** Source extract **
Visualizing 'Small Multiples' Charts with Observable Plot
Let’s explore 2 things in parallel:
- Observable’s new Plot library for quick data visualizations and exploratory data analysis.
- The minor plague that is parking sprawl.
A few reasons why Observable Plot is great:
- It’s super quick and relatively mindless to crank out “good enough” charts and graphs. If you need something fancy, d3 is still a reasonable bet, but for basic bar graphs, line charts, distributions, etc., it’s does the trick with minimal fuss.
- The API is intuitive, minimal and uses the conventions that most d3 data visualization developers have come to rely on for custom dataviz.
- The faceting concept, which we’ll explore here, makes it easy to visualize many different dimensions of the same dataset in parallel, as small multiple charts.
A few reasons why parking lots are the worst:
- Car accidents. 20% of car accidents happen in parking lots (leading to 60k injuries each year, src).
- Housing prices. More parking → less housing. In NYC, a 10% increase in minimum parking requirements leads to a 6% reduction in housing density (src).
- Pollution. More parking → more auto emissions (src).
- They’re so, so ugly.
Land Use for Parking Dataset
Let’s start with a dataset. Note that Plot is built with “Tidy Data” in mind, which is another way of saying it’s clean and tabular. Observable’s definition:
- Each variable must have its own column.
- Each observation must have its own row.
- Each value must have its own cell.
So I’ve put together a County Parking Area Dataset here. It’s a combination of the results of this study, which models parking lot land use for the United States and the US Census National Counties Gazetteer File, which has basic facts about counties like population size and land area. It’s ~16k rows, each with 6 fields:
geoid
: The FIPS state + county code for the countycountyName
: A human readable name for a countylandAreaMSq
: Land area in meters squaredparkingLandAreaMSq
: Parking lot land area in meters squaredyear
: The year associated with the parking lot measurement estimation.
We can pull down the data with:
const countyDataTidy = d3.json("https://gist.githubusercontent.com/elibryan/0bc177106babf67c1bf446d81fc6e5c9/raw/cdd7a8e8e6e52502630246f5aabe8beae4115a6e/parking-area-dataset.json")
Then let’s make some charts!
How much have parking lots spread in single city?
A simple area chart in Observable Plot
Let’s start simple and just look at growth for one city. Let’s say Raleigh NC.
First let’s pull out just the Raleigh related rows:
// The Geoid for Wake County, NC
const raleighGeoid = "37183";
// Filter the dataset for just Raleigh data
const raleighTidyData = countyDataTidy.filter(
record => record.geoid === raleighGeoid
);
Then we’ll create a simple area chart showing just the Raleigh time series.
We get the plot above from the following snippet:
Plot.plot({
marks: [
Plot.areaY(raleighTidyData, {
x: "year",
y: "parkingLandAreaMSq"
})
]
})
This loosely translates to “given this tidy data, show me a sane area chart where X is the “year” field and Y is the “parkingLandAreaMSq.” Granted, the result is ugly, but this is a single, straightforward function call.

** Stored data **
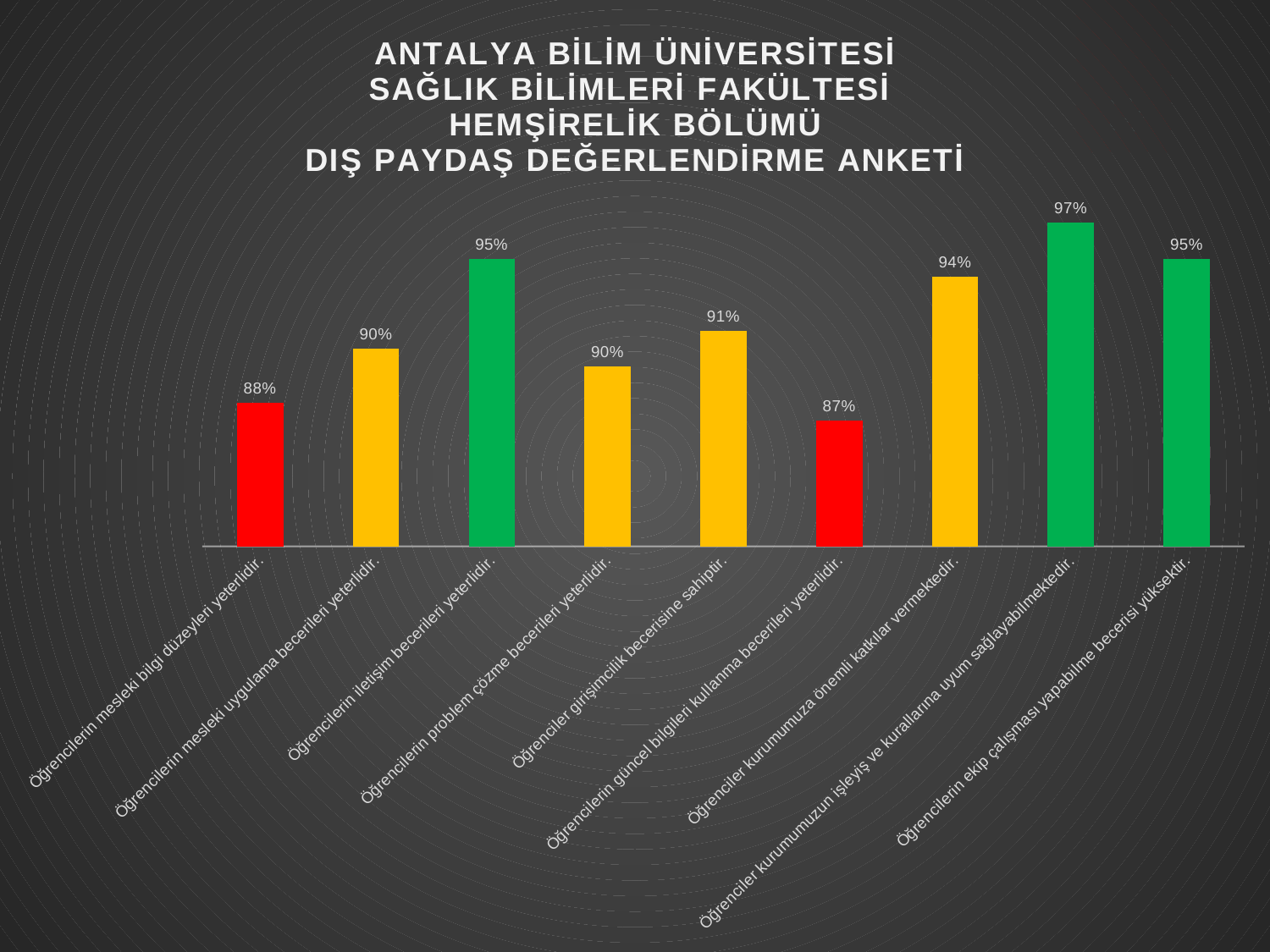
Which is larger: the value for "Öğrenciler girişimcilik becerisine sahiptir." or the value for "Öğrencilerin problem çözme becerileri yeterlidir."? Öğrenciler girişimcilik becerisine sahiptir. What value is shown for "Öğrencilerin mesleki bilgi düzeyleri yeterlidir."? 88% What colour is the bar for "Öğrencilerin güncel bilgileri kullanma becerileri yeterlidir."? Red What value is shown for "Öğrenciler kurumumuza önemli katkılar vermektedir."? 94% Which category has the lowest value? Öğrencilerin güncel bilgileri kullanma becerileri yeterlidir. Which category has the highest value? Öğrenciler kurumumuzun işleyiş ve kurallarına uyum sağlayabilmektedir. How many categories (bars) does the chart show? 9 What is the difference between the highest value (97%) and the lowest value (87%)? 10% What value is shown for "Öğrencilerin iletişim becerileri yeterlidir."? 95% What value is shown for "Öğrenciler girişimcilik becerisine sahiptir."? 91% What kind of chart is shown on the slide? Bar chart What is the difference between the values for "Öğrenciler kurumumuza önemli katkılar vermektedir." and "Öğrencilerin mesleki bilgi düzeyleri yeterlidir."? 6%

** Check your understanding **
1. In the Observable Plot parking article, which county does the geoid "37183" stand for?
2. Pick up the Observable Plot parking article after its last sentence and write the next part.

** Responses by task **
1. Wake County, NC.

2.
This introduces Plot’s concept of “marks.” In this context, a “mark” is an abstract term describing any visual encoding of data. Plot offers built in marks for all your favorite data visualizations (e.g. bars, lines, dots, areas, etc).
Let’s clean it up a bit:
We get the chart above from the following snippet:
Plot.plot({
// Set formatting for the y axis
y: {
label: "Parking Lot Area (km^2)",
tickFormat: (d) => d3.format(",.2r")(d / 1000000)
},
// Set the overall chart height
height: 200,
// Add "marks" to the plot
marks: [
// Define an area...
Plot.areaY(raleighTidyData, {
// Where X is year
x: "year",
// Y is parking lot area
y: "parkingLandAreaMSq",
// Color it a gross orange, to remind us that parking lots are gross
fill: "#D46C25"
})
]
});
Conclusions:
- Plot gives (nearly) 1-liner graphs for visualizing (silly) data in Javascript
- Since 1974, Raleigh’s has more than doubled its surface area devoted to ugly parking lots
How much have parking lots spread across multiple cities?
Small multiples charts in Observable Plot
Let’s plot the 20 counties with the largest land-use area devoted to parking lots.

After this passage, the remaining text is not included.